Indeed, Mrs. Jenkins sympathised. It was rather sudden, wasn't it? Had Mr. Dunn had any bad news from home, or had he completed all his business in London?

That Mrs. Watts could not tell her. He had seemed exceedingly put out over some American papers that had come in a great batch from somewheres in the City, and he had told her that he was very much disappointed that his employers did not require him to remain for another year in England. Mrs. Watts did not know much of Americans, but she had noticed that Mr. Dunn was the only one who had ever acknowledged that he liked England better than his own country; if it was his own country, which she could not say; perhaps he had gone out there young.

But Mrs. Jenkins was obliged to ask Mrs. Watts to excuse her for cutting short their interview--on that morning her brother was going out on business, and she must see him before he left the house. After he had gone she would return and resume their talk; so in the fewest possible words Thornton Carey was rapidly informed that the time had come. Mr. Dunn was going to Liverpool by the twelve-o'clock train.

Thornton Carey needed no details; he had merely to transmit that fact to the person with whom he had been put in communication on the previous day.

At noon that day the train for Liverpool started with its accustomed punctuality, and without the slightest indication that it conveyed any passenger more interesting or important than its ordinary freight.

Mr. Dunn occupied a corner-seat in a first-class carriage, and was profoundly unconscious of the presence in the next compartment of the remarkably quiet lady and gentleman who had been of late his fellow lodgers. He was looking ill and much preoccupied; he duly wrapped himself up, settled himself in his seat, and strewed the adjoining division with miscellaneous literature, but it lay there untouched, and Mr. Dunn's fidgetiness was such that it might not unreasonably have provoked the remonstrances of the stout elderly gentleman, with light fluffy whiskers and remarkably unexpressive eyes, who sat opposite to him, and read newspapers one after another, with engrossing interest and undeviating steadiness, for fully two-thirds of the journey.

But the stout gentleman took absolutely no notice whatever of his companion's movements, which alternated between excessive restlessness, in which he would throw off his wraps, pull the window up and down, and gape audibly, and extreme moody depression, in which he sat back, his chin dropped upon his breast, and his eyes fixed upon the flying landscape, and evidently totally unconscious of the objects passing before them.
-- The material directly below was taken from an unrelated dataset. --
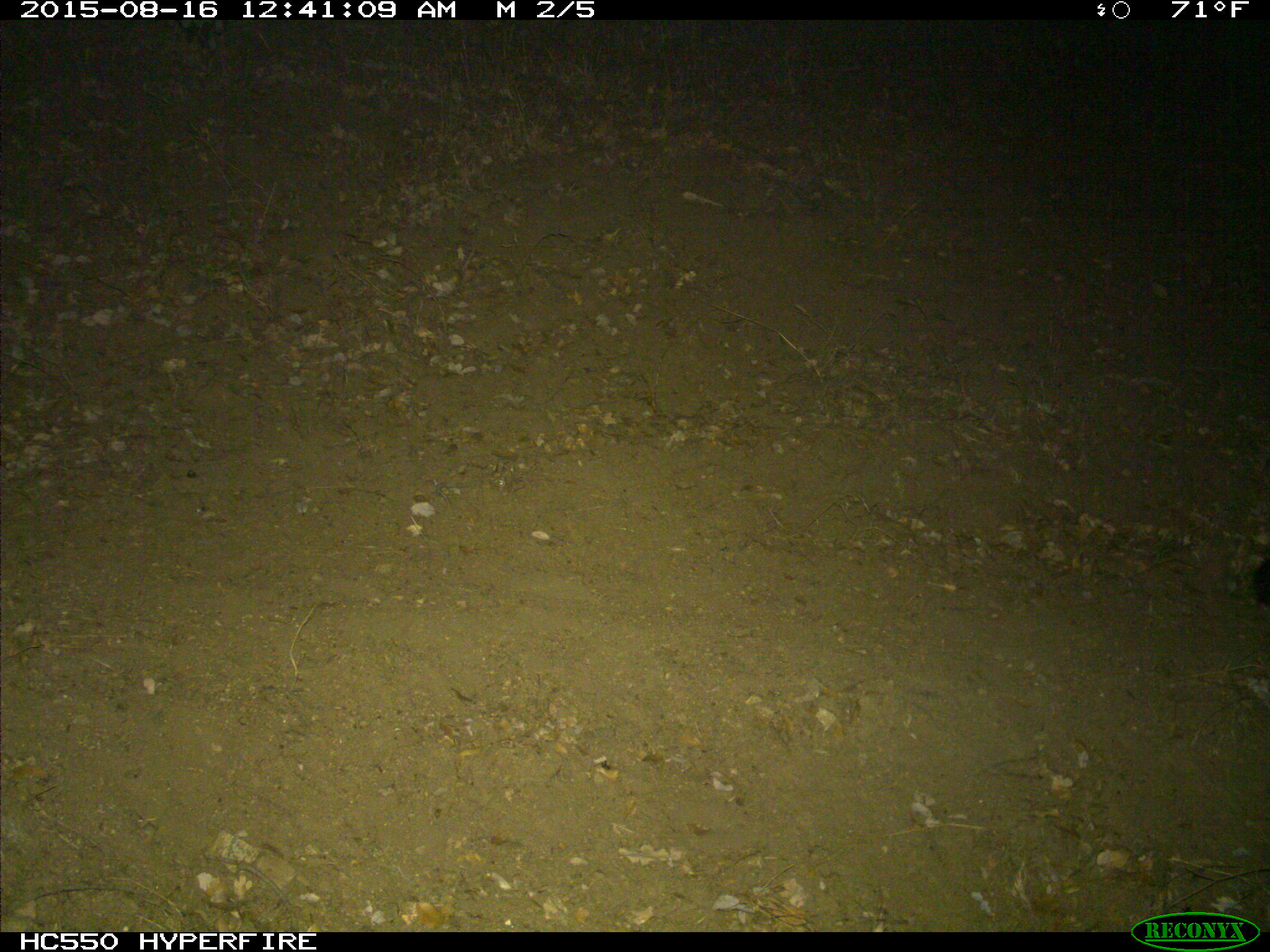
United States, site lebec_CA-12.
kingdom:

It was remarkable that, though the train was rather crowded, Mr. Dunn and the elderly gentleman, with so insatiable an appetite for details, had this particular first-class compartment to themselves all the way, with the trifling exception hereafter to be noted. There might almost have been an understanding between the railway people and the elderly gentleman--perhaps there was, perhaps also he saw and remarked Mr. Dunn's moves more clearly than he appeared to see and remark them; for when Mr. Dunn (they were then three-quarters of an hour from Liverpool) took a crumpled packet of letters out of his pocket, though the elderly gentleman interposed a newspaper directly between his own face and that of Mr. Dunn's, he slid his hand gently into the pocket of his heavy overcoat, and at the same moment handled something metallic which lay within it.

Mr. Dunn pored over these letters with an absorbed attention, which could not have been greater had he been in absolute solitude. He compared their dates, he counted them, he carefully rearranged them, each in its respective former position in the packet, and when he had read and re-read them, he tied them up again and replaced them in an inner pocket.

During all this time his companion kept his hand upon the something metallic in the pocket of his rough greatcoat, and when Mr. Dunn, apparently yielding to a momentary temptation to tear up the letters and strew them by the roadside, made a slight motion towards letting down the window next him, he almost instantly withdrew his hand, the barrier of the newspaper was withdrawn for a second, and the usually inexpressive face of the elderly gentleman was set in a very stern purpose indeed.